Nintendo Co. is raising its target for Switch production to around 25 million units this fiscal year, people familiar with the matter said, as the COVID-19 pandemic keeps lifting demand and component shortages ease.
The Kyoto-based company, which in April hiked orders to 22 million units by March next year, is asking partners to tack on another few million, said the people, who didn’t want to be identified discussing internal goals. Assembly partners plan to work at maximum capacity through December.

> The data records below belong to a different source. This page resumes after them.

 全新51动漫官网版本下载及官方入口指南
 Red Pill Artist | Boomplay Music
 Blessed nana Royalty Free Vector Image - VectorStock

The new production target suggests Nintendo is likely to outperform its Switch sales forecast of 19 million units for the current fiscal year, which analysts have either deemed conservative or blamed on possible COVID-19 supply shocks.
Plans could still change by adjusting output in the January-March quarter if demand begins to taper in the coming months, but production partners expect to at least surpass the 22 million units they’d previously been instructed to assemble, the people said. A Nintendo spokesman declined to comment.
The company has been boosting Switch production since the start of this year, even before the hit game "Animal Crossing: New Horizons" became the breakout success of the novel coronavirus era. Its assembly partners, who also serve major smartphone makers, initially prioritized requests from more lucrative handset contracts, but now find themselves with more capacity as orders level off due to the economic downturn as well as the roiling U.S.-China conflict.
The Switch remains hard to find in major markets including the U.S. and Japan, and Nintendo President Shuntaro Furukawa told shareholders in June that output should soon normalize.